"We're really trying to disrupt higher education," said David Stavens, who co-founded Udacity in June 2011 with Sebastian Thrun and Mike Sokolsky.
Stavens, who has a doctorate in computer science from Stanford, said top-tier universities offer a valuable experience for those who can afford it but that "there are many institutions, particularly down-market institutions, that charge fantastic fees for education but then deliver a substandard education."
While Udacity is focusing on skill-building courses such as computer science in the short term, the company has greater ambitions, Stavens said.
"Down the road ... we aspire to be a complete university, offer courses in every discipline and then degrees," he said.
Coursera co-founders Daphne Koller and Andrew Ng, both current Stanford computer science professors, struck a more accommodating tone than Stavens.
"Our goal is to broaden access to higher education for anyone with a computer and an Internet connection, not to displace existing universities," Koller and Ng wrote in a joint email.
And unlike Udacity, Coursera does not have the long-term goal of becoming a stand-alone university.

Dataset excerpt =
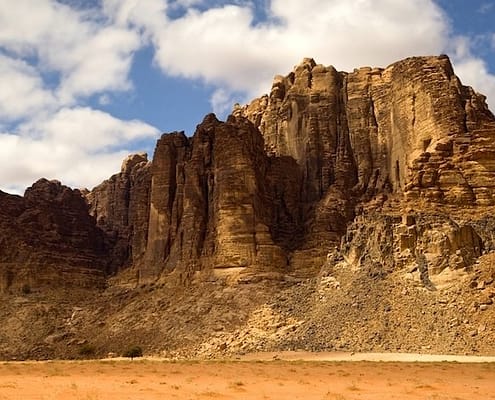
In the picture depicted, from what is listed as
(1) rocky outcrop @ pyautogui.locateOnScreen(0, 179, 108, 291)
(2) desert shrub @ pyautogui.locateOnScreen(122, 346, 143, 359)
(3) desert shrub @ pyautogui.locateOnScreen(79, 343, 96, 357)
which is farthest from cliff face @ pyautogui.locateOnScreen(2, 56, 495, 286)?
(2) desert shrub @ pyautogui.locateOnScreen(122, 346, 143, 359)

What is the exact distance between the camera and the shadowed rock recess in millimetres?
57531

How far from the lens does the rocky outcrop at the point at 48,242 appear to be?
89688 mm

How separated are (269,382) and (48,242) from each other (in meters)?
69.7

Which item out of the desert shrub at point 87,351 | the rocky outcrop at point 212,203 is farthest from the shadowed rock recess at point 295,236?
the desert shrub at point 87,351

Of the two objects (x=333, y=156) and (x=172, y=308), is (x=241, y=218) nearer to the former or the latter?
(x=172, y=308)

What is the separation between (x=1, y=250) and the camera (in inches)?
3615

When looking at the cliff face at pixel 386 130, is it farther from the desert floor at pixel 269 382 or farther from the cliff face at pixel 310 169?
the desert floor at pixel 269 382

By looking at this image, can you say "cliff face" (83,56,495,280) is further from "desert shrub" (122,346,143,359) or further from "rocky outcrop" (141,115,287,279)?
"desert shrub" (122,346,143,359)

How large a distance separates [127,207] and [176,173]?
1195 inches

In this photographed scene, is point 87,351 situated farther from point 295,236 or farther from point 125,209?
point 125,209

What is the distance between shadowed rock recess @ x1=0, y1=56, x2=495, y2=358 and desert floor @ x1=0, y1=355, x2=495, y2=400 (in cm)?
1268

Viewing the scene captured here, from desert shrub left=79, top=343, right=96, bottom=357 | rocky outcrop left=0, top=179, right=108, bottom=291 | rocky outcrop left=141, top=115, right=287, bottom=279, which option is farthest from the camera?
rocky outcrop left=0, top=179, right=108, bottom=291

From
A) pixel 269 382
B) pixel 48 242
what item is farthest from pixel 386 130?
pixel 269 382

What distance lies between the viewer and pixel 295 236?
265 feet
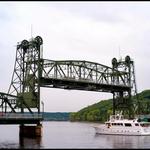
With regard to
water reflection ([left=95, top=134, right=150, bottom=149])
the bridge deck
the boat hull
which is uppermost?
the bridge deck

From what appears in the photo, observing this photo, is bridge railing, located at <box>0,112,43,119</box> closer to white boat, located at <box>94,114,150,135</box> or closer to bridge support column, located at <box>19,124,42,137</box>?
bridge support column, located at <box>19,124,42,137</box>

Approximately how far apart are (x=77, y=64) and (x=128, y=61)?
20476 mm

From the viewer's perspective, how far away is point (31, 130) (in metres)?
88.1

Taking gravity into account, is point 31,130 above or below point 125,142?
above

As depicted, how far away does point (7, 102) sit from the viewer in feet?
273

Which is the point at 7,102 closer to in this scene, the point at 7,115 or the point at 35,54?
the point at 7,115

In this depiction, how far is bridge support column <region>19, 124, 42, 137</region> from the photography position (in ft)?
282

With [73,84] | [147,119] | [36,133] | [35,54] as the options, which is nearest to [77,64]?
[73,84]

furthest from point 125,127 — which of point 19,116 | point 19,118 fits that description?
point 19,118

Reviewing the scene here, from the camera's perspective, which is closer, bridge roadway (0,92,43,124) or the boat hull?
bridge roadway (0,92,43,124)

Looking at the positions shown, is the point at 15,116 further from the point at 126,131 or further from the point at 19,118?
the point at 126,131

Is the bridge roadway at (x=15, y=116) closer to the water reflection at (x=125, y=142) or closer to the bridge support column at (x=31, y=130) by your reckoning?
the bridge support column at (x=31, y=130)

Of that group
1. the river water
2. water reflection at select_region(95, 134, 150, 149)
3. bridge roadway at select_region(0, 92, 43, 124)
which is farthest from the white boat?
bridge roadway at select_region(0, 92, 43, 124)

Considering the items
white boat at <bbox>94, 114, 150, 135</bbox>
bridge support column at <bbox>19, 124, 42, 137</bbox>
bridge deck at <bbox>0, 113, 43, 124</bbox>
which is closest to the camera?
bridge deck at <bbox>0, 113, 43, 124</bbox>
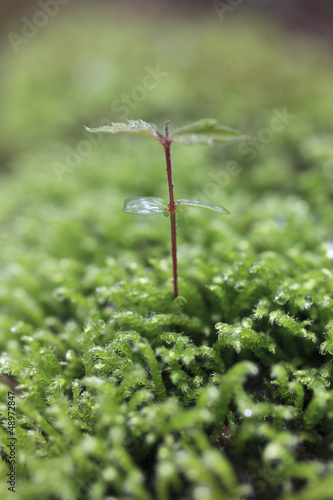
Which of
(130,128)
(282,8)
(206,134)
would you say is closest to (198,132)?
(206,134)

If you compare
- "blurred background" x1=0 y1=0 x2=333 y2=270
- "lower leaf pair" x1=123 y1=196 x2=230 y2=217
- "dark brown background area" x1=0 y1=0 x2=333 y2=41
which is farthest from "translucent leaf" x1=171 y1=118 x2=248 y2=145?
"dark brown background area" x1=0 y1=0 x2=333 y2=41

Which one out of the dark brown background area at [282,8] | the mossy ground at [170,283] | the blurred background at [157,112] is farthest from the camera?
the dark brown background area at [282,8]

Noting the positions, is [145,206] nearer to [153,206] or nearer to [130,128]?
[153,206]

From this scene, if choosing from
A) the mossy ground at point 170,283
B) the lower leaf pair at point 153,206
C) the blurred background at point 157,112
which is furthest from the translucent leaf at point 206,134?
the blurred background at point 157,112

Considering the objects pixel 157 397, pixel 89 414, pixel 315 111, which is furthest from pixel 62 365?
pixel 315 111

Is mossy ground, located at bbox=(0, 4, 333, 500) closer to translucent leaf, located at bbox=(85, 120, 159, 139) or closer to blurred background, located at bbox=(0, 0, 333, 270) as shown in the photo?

CHALLENGE 1 =
Answer these questions about the passage on Udacity and Coursera:
(a) In what month and year was Udacity co-founded?
(b) What subject does the passage give as an example of Udacity's short-term skill-building courses?
(c) According to Koller and Ng's joint email, what is their goal not meant to do?
CHALLENGE 2 = Reproduce word for word the part of the passage on Udacity and Coursera that begins with the words "Coursera co-founders Daphne" and ends with "a stand-alone university.".

FINISHED ANSWER 1 =
(a) June 2011
(b) Computer science
(c) Displace existing universities

FINISHED ANSWER 2 =
Coursera co-founders Daphne Koller and Andrew Ng, both current Stanford computer science professors, struck a more accommodating tone than Stavens.
"Our goal is to broaden access to higher education for anyone with a computer and an Internet connection, not to displace existing universities," Koller and Ng wrote in a joint email.
And unlike Udacity, Coursera does not have the long-term goal of becoming a stand-alone university.